- _EXCERPT PROVIDED_
▶

The McDonnell administration figures the state can’t lose with an $80 million loan to build roads for the Kincora development in Loudoun County. Not everyone agrees.
Even in Northern Virginia, the land of mega-development projects, Kincora in Loudoun County is a big deal. The massive, mixed-use development north of Washington Dulles International Airport calls for erecting 3.7 million square feet of office space, a half million square feet of retail, 1,400 apartment and condominium units, 570 hotel rooms, a cultural arts center and a baseball stadium, all of which will create an estimated $1.8 billion in taxable real property value.
The project stalled for several years because its location near the intersection of Rt. 7 and Rt. 28, two of the most heavily traveled roads in Northern Virginia, would aggravate the area’s hellish traffic conditions. County government approved the Kincora rezoning contingent upon the developer, NA Dulles Real Estate Investor LLC, spending $80 million up-front to make major improvements to Pacific Boulevard and the Gloucester Parkway. But that was a non-starter. NA Dulles could not find the financing.
In stepped the commonwealth of Virginia. In June, the Commonwealth Transportation Board (CTB) authorized an $80 million loan from the State Transportation Infrastructure Bank (STIB) funneled through Loudoun County’s industrial development authority. Not only did the developer get the financing, it enjoyed a below-market 2.83% interest rate on the debt. Suddenly, the project was a go. Work on the roads has begun.
Transportation Secretary Sean Connaughton says the deal does exactly what the infrastructure bank was designed to do: leverage local or private resources to get roads built — which in this case happen to be the top transportation priorities in Loudoun County, Virginia’s fastest growing locality. If the county had relied upon development proffers to be paid as the project was phased in over two decades, it would have been years before the road improvements were complete.
This way, says Connaughton, “We get the infrastructure beforehand. The day the roads open, we expect 25,000 vehicles per day” from commuters now using existing roads. “We get the improvements 10 to 15 years earlier than we would otherwise.”

◀

- _DIRECTIVES_
(A) List everything the Kincora development plan calls for, according to the article on the state road loan.
(B) Write the next few paragraphs of the article on the state road loan for Kincora, picking up after its last sentence.

- _MATERIAL_
▶

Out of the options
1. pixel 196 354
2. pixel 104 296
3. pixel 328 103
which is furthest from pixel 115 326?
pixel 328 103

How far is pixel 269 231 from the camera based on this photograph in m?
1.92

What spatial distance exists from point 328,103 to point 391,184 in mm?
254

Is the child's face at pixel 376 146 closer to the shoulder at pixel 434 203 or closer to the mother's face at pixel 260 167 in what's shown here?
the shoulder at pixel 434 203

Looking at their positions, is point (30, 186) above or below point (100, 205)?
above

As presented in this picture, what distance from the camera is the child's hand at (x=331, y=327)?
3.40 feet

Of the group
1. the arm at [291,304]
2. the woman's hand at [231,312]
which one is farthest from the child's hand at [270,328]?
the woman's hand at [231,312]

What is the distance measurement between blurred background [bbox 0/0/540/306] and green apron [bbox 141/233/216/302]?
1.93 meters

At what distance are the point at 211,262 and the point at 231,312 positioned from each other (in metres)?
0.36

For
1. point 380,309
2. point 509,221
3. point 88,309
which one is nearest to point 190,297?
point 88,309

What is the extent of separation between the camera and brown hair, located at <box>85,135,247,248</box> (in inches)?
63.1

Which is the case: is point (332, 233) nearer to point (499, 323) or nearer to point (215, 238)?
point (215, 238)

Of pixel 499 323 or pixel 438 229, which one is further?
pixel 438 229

◀

- _EXPECTED RESPONSES_
(A)
- 3.7 million square feet of office space
- a half million square feet of retail
- 1,400 apartment and condominium units
- 570 hotel rooms
- a cultural arts center
- a baseball stadium

(B)
While Virginia’s Smart Growth community has not made a major issue of the Kincora financing, some observers do express reservations about the deal. Conceding that NA Dulles’ mixed-use development is preferable to scattered, low-density “by-right” development, they warn that mixed-use projects work best when they can access mass transit — and this project doesn’t.
Moreover, Kincora will be competing in the commercial real estate marketplace with major projects planned in concert with the building of the METRO Silver Line through Tysons Corner, Reston, Dulles airport and points beyond. What happens if NA Dulles’ forecasts don’t pan out? What would be the state’s exposure?
“The question I keep asking, what if this project doesn’t make a go of it? The developer is supposed to pay back the bonds,” says Ed Gorski, Loudoun County land use field officer for the Piedmont Environmental Council. “The Virginia taxpayers would be left holding the bag.”
Driven by Commercial Real Estate
When NA Dulles purchased the Kincora property in 2005, the developers thought it a great location to build Class A commercial office space, says Mike Scott, a senior member of the Kincora development team. Loudoun’s population was growing by leaps and bounds but first-rate commercial development lagged. Much of the office space that existed, like the giant AOL facility, was clustered in insulated campus settings.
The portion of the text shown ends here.